Do you accept donations Yasha? Most often you're the first person to rescue me from my code issues. I really appreciate the help. :)


Yasha(Posted 2013) [#4]
OK, working down from the top...

-- the strange expressions 'Settings\DrawRate' and similar are assuming that you have a custom type object containing program settings. You can replace these with constants or any other numerical expression; '60' and '50' might work well for the draw rate and update rate, for example.

-- the line 'Local ShowDebugInfo = ...' is irrelevant; I overlooked it when deleting stuff. You have your own FPS measurement code that does the same thing.

-- CaptureWorld, like Render- and UpdateWorld, only deals in entities that are not hidden. This means that if an entity is un-hidden during the ensuing update loop, it may have the wrong old location still Captured for it when the loop ends; therefore, all entities that might be relevant should be Shown before CaptureWorld, and then set back to hidden again if necessary. In practice this may not actually be very relevant for you (the program this was taken from did a lot of showing and hiding based on events in the update loop, so it needed this step).

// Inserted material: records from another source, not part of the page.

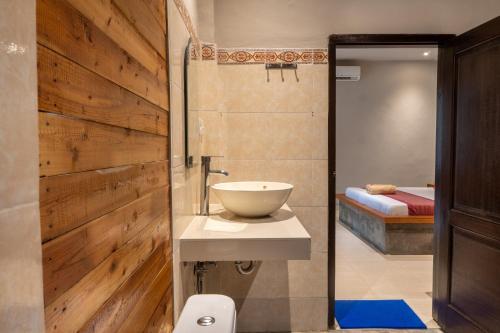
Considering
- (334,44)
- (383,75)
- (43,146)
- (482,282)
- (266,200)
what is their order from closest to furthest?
(43,146), (266,200), (482,282), (334,44), (383,75)

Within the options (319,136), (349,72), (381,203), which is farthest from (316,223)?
(349,72)

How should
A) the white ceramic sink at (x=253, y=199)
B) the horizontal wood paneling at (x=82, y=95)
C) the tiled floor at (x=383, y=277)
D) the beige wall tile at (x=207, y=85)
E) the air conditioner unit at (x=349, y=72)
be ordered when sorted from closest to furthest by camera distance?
the horizontal wood paneling at (x=82, y=95) < the white ceramic sink at (x=253, y=199) < the beige wall tile at (x=207, y=85) < the tiled floor at (x=383, y=277) < the air conditioner unit at (x=349, y=72)

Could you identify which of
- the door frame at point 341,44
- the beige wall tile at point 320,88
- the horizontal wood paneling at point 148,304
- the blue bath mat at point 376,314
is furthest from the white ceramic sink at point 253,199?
the blue bath mat at point 376,314

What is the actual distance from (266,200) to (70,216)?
1.21 meters

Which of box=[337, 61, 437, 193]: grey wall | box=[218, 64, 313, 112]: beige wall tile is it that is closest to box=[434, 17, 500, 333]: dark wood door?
box=[218, 64, 313, 112]: beige wall tile

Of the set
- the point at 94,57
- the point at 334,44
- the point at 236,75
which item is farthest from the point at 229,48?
the point at 94,57

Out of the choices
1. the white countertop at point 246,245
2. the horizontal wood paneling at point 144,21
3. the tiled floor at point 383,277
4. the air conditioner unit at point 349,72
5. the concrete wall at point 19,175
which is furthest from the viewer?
the air conditioner unit at point 349,72

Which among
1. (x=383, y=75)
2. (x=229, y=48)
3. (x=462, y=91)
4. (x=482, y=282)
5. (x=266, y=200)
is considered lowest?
(x=482, y=282)

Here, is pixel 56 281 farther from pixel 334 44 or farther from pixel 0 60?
pixel 334 44

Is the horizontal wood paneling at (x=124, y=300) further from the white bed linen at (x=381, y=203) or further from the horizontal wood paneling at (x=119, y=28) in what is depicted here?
the white bed linen at (x=381, y=203)

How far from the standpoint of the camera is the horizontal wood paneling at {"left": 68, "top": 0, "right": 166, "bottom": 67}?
2.39 feet

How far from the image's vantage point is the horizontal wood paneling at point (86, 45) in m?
0.57

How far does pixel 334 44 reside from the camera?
2529 millimetres

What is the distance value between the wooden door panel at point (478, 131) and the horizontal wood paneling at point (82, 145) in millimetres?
2046
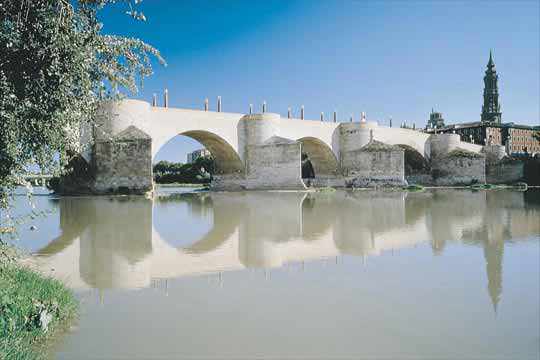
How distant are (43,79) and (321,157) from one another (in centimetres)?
3414

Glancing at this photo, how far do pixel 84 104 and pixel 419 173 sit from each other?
45446mm

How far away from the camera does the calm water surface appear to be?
3.22 meters

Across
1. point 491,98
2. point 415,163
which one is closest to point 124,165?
point 415,163

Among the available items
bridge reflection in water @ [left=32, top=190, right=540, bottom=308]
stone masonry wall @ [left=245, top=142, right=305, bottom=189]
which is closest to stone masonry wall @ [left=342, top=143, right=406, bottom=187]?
stone masonry wall @ [left=245, top=142, right=305, bottom=189]

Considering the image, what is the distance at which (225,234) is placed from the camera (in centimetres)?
916

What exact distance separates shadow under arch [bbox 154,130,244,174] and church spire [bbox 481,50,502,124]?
8619cm

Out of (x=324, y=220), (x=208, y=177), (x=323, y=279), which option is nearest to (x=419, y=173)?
(x=208, y=177)

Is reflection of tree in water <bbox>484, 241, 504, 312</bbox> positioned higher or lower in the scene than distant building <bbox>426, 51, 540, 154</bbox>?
lower

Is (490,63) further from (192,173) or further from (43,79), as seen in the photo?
(43,79)

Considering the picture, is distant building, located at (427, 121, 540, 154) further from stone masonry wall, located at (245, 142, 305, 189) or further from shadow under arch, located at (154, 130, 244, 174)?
shadow under arch, located at (154, 130, 244, 174)

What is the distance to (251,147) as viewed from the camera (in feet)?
96.9

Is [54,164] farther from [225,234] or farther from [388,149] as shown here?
[388,149]

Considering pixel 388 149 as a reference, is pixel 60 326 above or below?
below

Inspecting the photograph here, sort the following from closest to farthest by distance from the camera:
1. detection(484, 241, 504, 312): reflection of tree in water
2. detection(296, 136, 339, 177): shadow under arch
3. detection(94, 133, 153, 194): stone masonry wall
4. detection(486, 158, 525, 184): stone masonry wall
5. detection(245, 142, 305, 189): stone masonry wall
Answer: detection(484, 241, 504, 312): reflection of tree in water
detection(94, 133, 153, 194): stone masonry wall
detection(245, 142, 305, 189): stone masonry wall
detection(296, 136, 339, 177): shadow under arch
detection(486, 158, 525, 184): stone masonry wall
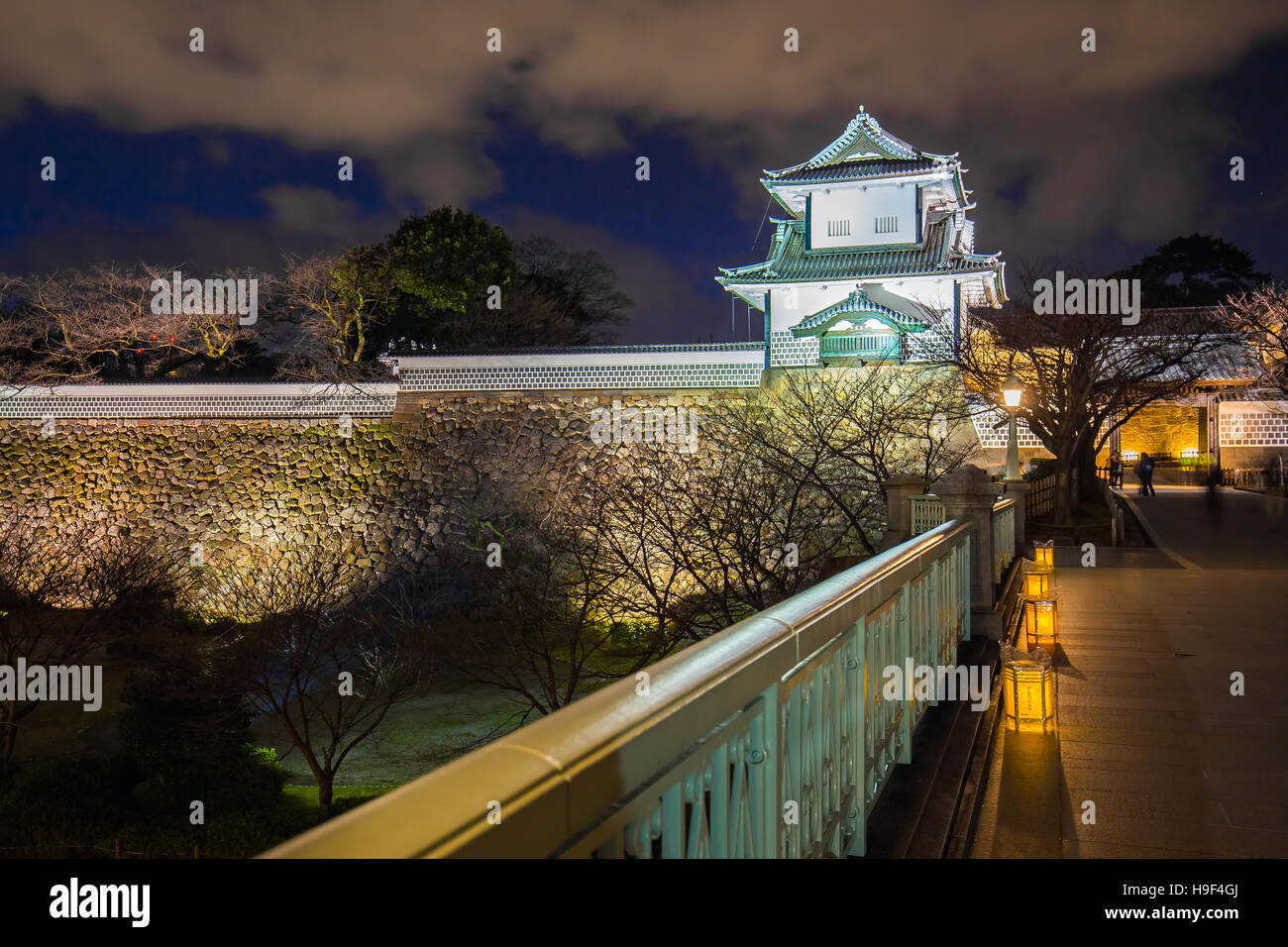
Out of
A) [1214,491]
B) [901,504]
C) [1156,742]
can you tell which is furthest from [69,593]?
[1214,491]

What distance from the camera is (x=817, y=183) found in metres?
25.8

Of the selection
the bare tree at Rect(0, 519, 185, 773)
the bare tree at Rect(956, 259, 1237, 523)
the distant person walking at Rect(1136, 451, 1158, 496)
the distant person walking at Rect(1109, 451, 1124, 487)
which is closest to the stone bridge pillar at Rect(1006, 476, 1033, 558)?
the bare tree at Rect(956, 259, 1237, 523)

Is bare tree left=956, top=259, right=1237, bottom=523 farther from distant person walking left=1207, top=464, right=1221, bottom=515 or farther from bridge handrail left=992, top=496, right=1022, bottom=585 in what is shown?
bridge handrail left=992, top=496, right=1022, bottom=585

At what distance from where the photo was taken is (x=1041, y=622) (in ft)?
22.1

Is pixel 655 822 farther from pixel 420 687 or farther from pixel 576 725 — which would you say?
pixel 420 687

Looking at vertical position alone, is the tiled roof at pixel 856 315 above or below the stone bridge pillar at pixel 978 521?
above

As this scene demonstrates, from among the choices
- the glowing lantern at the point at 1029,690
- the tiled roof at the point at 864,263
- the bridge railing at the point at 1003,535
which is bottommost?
the glowing lantern at the point at 1029,690

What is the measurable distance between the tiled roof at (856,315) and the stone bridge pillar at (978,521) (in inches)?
609

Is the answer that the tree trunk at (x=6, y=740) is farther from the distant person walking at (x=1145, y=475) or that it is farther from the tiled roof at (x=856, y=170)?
the distant person walking at (x=1145, y=475)

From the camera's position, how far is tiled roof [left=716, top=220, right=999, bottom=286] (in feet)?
78.3

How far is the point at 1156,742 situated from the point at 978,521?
2.56 m

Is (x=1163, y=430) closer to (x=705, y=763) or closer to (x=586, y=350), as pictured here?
(x=586, y=350)

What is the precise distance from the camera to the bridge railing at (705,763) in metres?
1.02

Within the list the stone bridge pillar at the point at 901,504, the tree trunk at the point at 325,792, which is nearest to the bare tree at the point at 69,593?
the tree trunk at the point at 325,792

-- the 'WHATEVER' in capitals was just meant to represent that you should apply this to entities that need it as relevant. Probably best to just delete these two lines for now.

-- you ...don't need my update functions ('UpdateTouchMouse'?) in your program - they just show where to put your control-update functions.

-- if you use animation or collision, you need to use UpdateWorld (conversely, programs that don't use animation or collision - the things that need to be updated in the background of a frame - don't need UpdateWorld). If you use it, it should be the last thing before the end of the update loop (or at least, alongside any other related functions; it should be the last thing to operate on 3D entities). UpdateWorld doesn't need a parameter, as the parameter is for delta-timing, which is roughly the opposite of render tweening (fixed-speed render loop and a variable-speed update loop; we're doing it the other way round).

-- the FPS-counter and text display count as "draw stuff" (technically the counter part is updating, but it's doing it based on the draw loop), so they should go in the 'DRAW STUFF' area.

-- as with the update rates, the flags for vsync and delay were represented as part of a settings object. Different setups seem to respond differently to vsync so it's always good to make it optional.

-- I can't remember offhand why I was subtracting 1 from the Delay value. Much smoother without that (if you don't delay accurately, you end up needing VWait or Flip True, and then they tend to conflict and stutter).

That gives this:




Also... 'Yue'? (and.... no thanks. Besides, very little of this is my ideas.)


Yue(Posted 2013) [#5]
oO?? Yue i confused. xD


Imperium(Posted 2013) [#6]
Well that was embarrassing. Next time I should pay closer attention. Either way your help is greatly appreciated. :)


Imperium(Posted 2013) [#7]
I hate to bother with this again but the input keys are still freezing. If I hit up,right, and down in quick session or hold them down the main character get's stuck.

edit: found my goof in the keyboard inputs. I had a keyboard left set for keyboard right and a - integer where a positive should have been.